For the past couple of weeks, I’ve seen people ask aloud whether the Women’s World Cup will boost WPS. My rote response on Twitter: WPS has its own issues that no goal in Moenchengladbach can solve.
Perhaps I should explain in more than 140 characters.
1. Big events usually don’t build leagues. The buzz always dies down quickly. The overly ambitious WUSA couldn’t build a sustainable league in the wake of the 1999 Women’s World Cup, and MLS needed to survive many lean years through patient business planning. (Yes, a book on that subject exists.)
2. WPS has had the deck stacked against it. The league launched during a recession, which is obviously bad for sponsorship and attendance. The downsizing mainstream media wouldn’t touch it. AP ignored it. A small band of beat writers (Craig Stouffer, Jeff Di Veronica, William Bretherton and others I apologize for missing) got out and paid attention.
The good news was that a hardy band of indie media — Jenna Pel, Jeff Kassouf and Jennifer Doyle, along with ESPN’s Jacqueline Purdy and the enterprising staff of Our Game magazine — jumped into the vacuum and frankly everyone’s concepts of women’s soccer. (Suffice to say I’ll be reading a lot more of Jenna’s Frauen-Bundesliga notes this year after touring Germany and seeing the league’s players in action on several national teams.) They’ll be around whether WPS sticks around or not.
3. We don’t know yet whether magicJack owner Dan Borislow is saving or killing the league. Borislow bought the Washington Freedom, moved it to South Florida an renamed it after his company. For that, he can’t be faulted — plenty of people in the D.C. area have the money and the supposed interest in women’s soccer to have stepped up to the plate and kept the Freedom in place, and they did not do it.
Borislow and the Sahlen family, which moved its W-League team up into WPS as the Western New York Flash, kept the league at a viable six teams. They also showed the will to splash plenty of cash on players. The Sahlens signed Marta and a sizable chunk of the Canadian national team. Borislow literally has the spine of the U.S. team — Hope Solo, Christie Rampone, Shannon Boxx and Abby Wambach.
The Flash settled neatly into WPS. Borislow, on the other hand, has been feuding with the league all season over everything from maintaining a Web site to putting up signage for sponsors. (He says he’s willing to do both but that the league makes it too expensive or too difficult.) He has been defiant through multiple fines and suspensions.
And magicJack has not been a typical pro team in many other senses. Coach Mike Lyons was reassigned after a couple of games, and the head coaching role has been assumed by a revolving cast of assistant coaches, players and Borislow himself. (Borislow already is the team’s PR contact, and it’s unclear whether Briana Scurry, the GM at the start of the season, is still playing much of a role.) Players have been only intermittently available to the media, and when you talk with them, they all give pat answers about how their owner is a sweet guy who just has his own way of doing things.
The cynics would say they don’t want to rock the boat when they have perks such as nice condos near the beach. Borislow has been quite willing to send players packing when they fall out of favor for whatever reason, but so far, no one has left the magicJack organization and vented about anything.

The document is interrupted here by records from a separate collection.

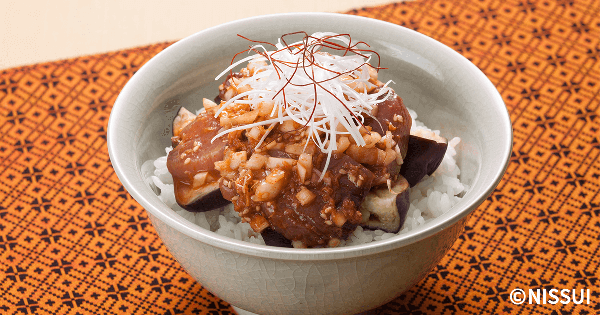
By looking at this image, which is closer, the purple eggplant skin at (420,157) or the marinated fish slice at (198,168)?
the marinated fish slice at (198,168)

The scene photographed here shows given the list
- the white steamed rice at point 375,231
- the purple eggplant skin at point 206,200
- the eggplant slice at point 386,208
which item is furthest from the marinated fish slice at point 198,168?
the eggplant slice at point 386,208

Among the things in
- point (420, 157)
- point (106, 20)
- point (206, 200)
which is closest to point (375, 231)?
point (420, 157)

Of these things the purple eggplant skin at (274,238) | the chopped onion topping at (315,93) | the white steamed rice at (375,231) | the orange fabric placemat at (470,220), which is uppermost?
the chopped onion topping at (315,93)

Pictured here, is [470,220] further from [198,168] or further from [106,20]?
[106,20]

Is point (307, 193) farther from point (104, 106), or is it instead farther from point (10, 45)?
point (10, 45)

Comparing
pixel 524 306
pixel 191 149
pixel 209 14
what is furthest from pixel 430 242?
pixel 209 14

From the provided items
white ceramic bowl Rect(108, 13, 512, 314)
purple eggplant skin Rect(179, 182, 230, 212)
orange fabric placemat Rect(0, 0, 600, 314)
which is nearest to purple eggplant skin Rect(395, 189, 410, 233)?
white ceramic bowl Rect(108, 13, 512, 314)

WPS has expansion prospects. But the questions are these:
– Will anyone be put off by an owner who has demonstrated such contempt for the league office?

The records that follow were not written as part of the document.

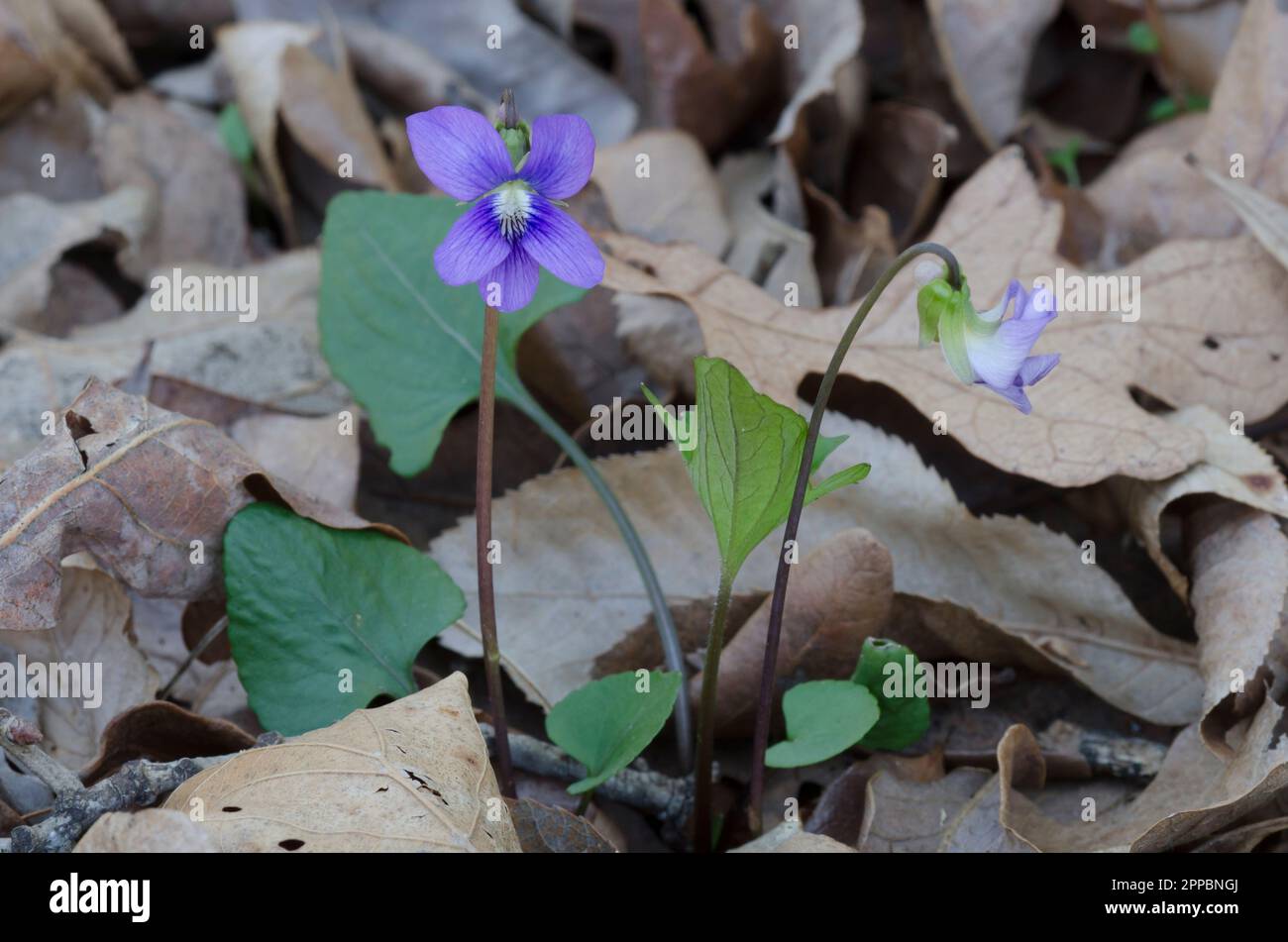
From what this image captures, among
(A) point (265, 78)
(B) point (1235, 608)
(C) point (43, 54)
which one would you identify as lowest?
(B) point (1235, 608)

– Will anyone be willing to spend the money to compete with someone who spends like the New York Yankees of WPS? Even in the middle of the season, magicJack simply bought Megan Rapinoe — yes, the Megan Rapinoe whose crosses in this World Cup have become the stuff of legend — from Philadelphia, which has been a viable contender this season.
– Will some owners prefer the business models in the W-League and the WPSL? The main drawback in those leagues is the schedule, which is far too short because of draconian restrictions on the college players who must fill out the talent pool. But a couple of teams have tested professional models in those leagues, and perhaps there would be enough to break away and play a season of a reasonable length. Even back in the mid-2000s, players like England’s Kelly Smith and France’s Marinette Pichon hung around in the States to give the W-League a whirl.
MLS succeeded by imposing a top-down single-entity structure with a salary cap, containing costs and putting all owners in the same economic boat. That might not work for women’s soccer — it only worked in MLS because Philip Anschutz, Lamar Hunt and Robert Kraft stuck with it after everyone else bailed out.
No matter which leagues and teams survive the Darwinian battle of business models now underway, someone has to have the patience (and deep pockets) of Anschutz and the practicality of Hunt to make this work. They paved the way for sensible owners who have made soccer work in Seattle, Portland and even the long-derided Kansas City market. A few owners opening their wallets with starry eyes after another Wambach goal or Solo save in Germany won’t translate into a sustainable league.
All that said, as Pia Sundhage says in nearly every press conference, the glass is half-full. The USA has shown it can fall in love with women’s soccer more than once. The ratings for Sunday’s final may well beat the ratings for baseball’s All-Star Game.
And if that attracts a wave of patient, rational investors with reasonable expectations, pro women’s soccer will be here to stay.